■ **Request**
Arrange the records below as a JSON list of strings, one string per line, skipping any blank lines. Leave the pictures out of your answer.

Crawled caption data:
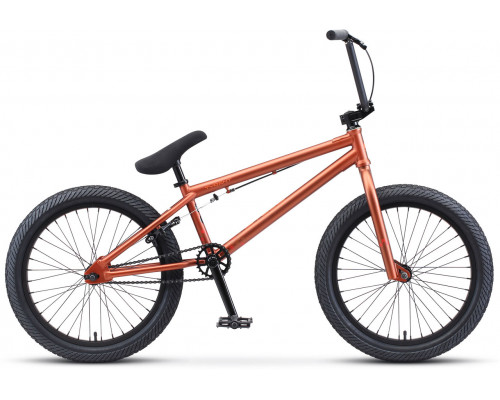Stels Bmx Tyrant 20 2022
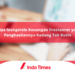 7 Tips Mengelola Keuangan Freelancer yang Penghasilannya Kadang Tak Rutin 5 7 Tips Mengelola Keuangan Freelancer yang Penghasilannya Kadang Tak Rutin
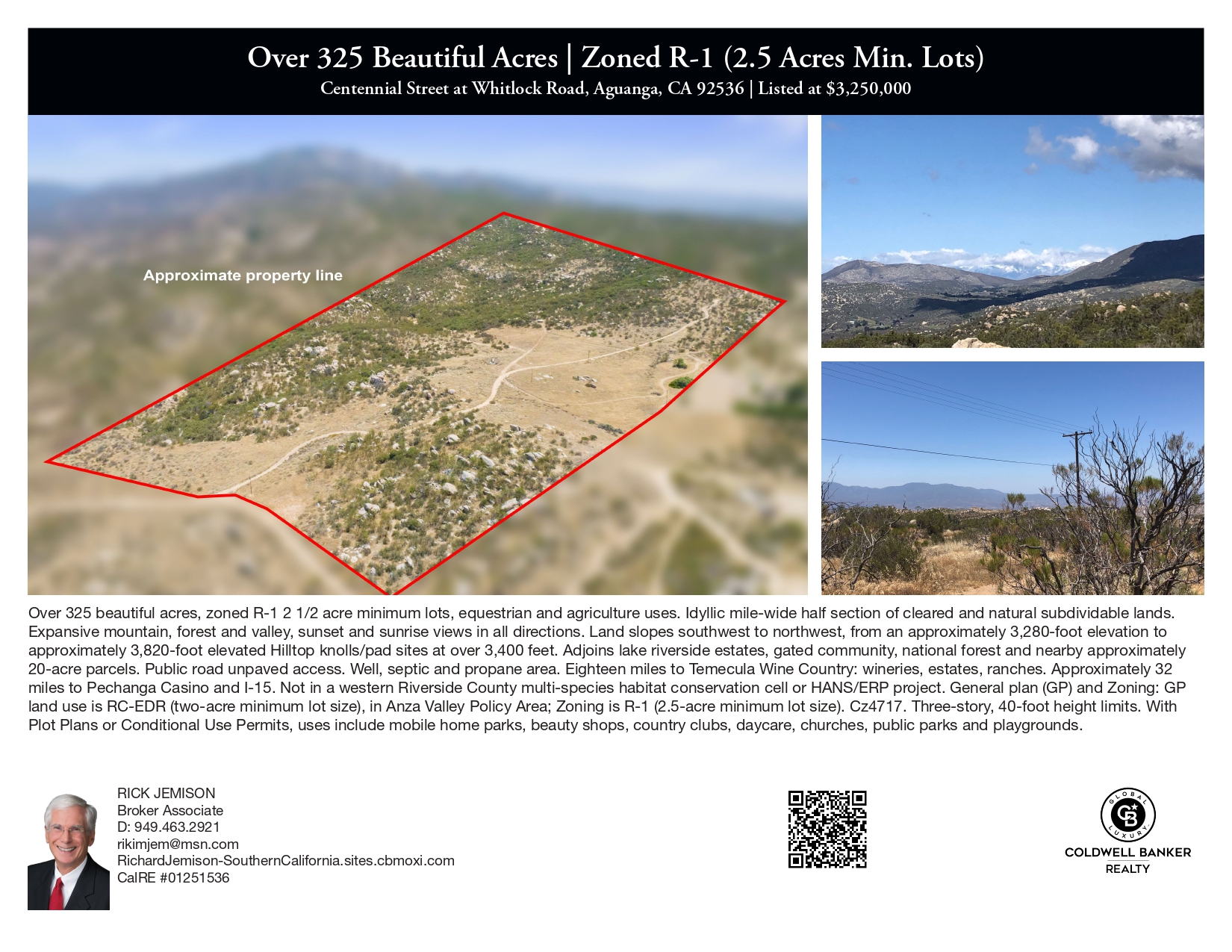 flyer_page-0001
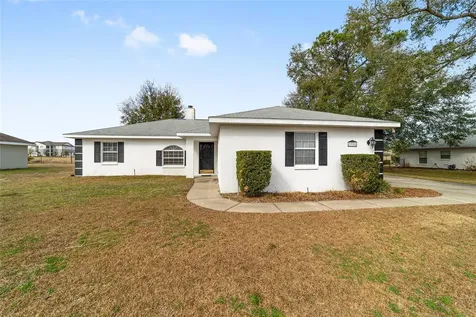 3332 NW 50th Court Ocala FL 34482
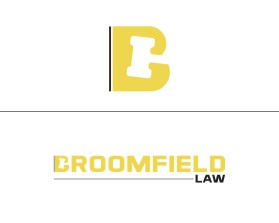 Broomfield Law entry by assa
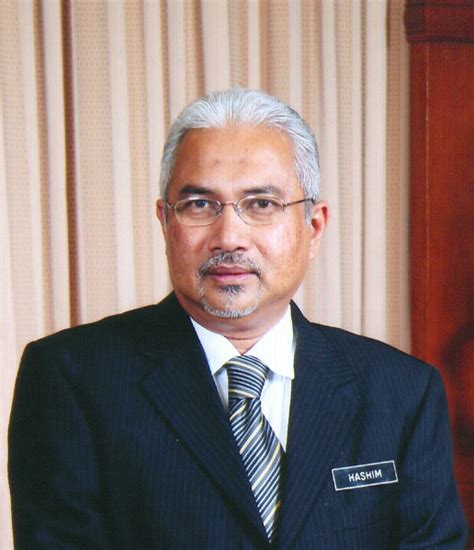 Kementerian pendidikan malaysia, paras 7, blok j, pusat bandar damansara, 50604 kuala lumpur tel : INSTITUT PERTANIAN SERDANG: Selamat datang Y.Bhg. Dato ...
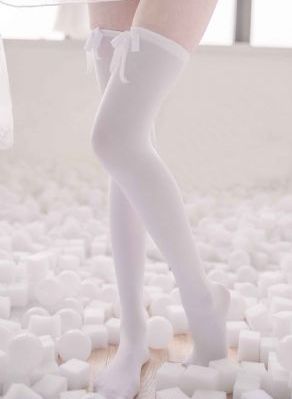 致命替身 电影_BD英语超清免费观看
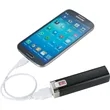 Jolt Power Bank with Digital Power Display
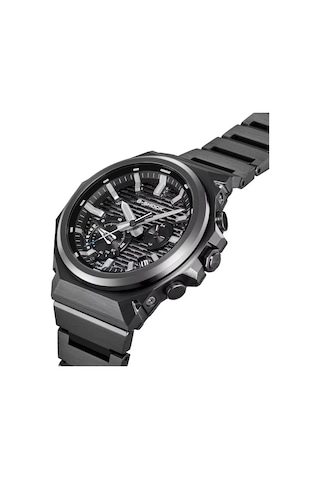 Casio Gst-b1000bd-1adr Erkek Kol Saati Füme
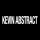 KEVIN ABSTRACT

■ **Response below**
[
  "Stels Bmx Tyrant 20 2022",
  " 7 Tips Mengelola Keuangan Freelancer yang Penghasilannya Kadang Tak Rutin 5 7 Tips Mengelola Keuangan Freelancer yang Penghasilannya Kadang Tak Rutin",
  " flyer_page-0001",
  " 3332 NW 50th Court Ocala FL 34482",
  " Broomfield Law entry by assa",
  " Kementerian pendidikan malaysia, paras 7, blok j, pusat bandar damansara, 50604 kuala lumpur tel : INSTITUT PERTANIAN SERDANG: Selamat datang Y.Bhg. Dato ...",
  " 致命替身 电影_BD英语超清免费观看",
  " Jolt Power Bank with Digital Power Display",
  " Casio Gst-b1000bd-1adr Erkek Kol Saati Füme",
  " KEVIN ABSTRACT"
]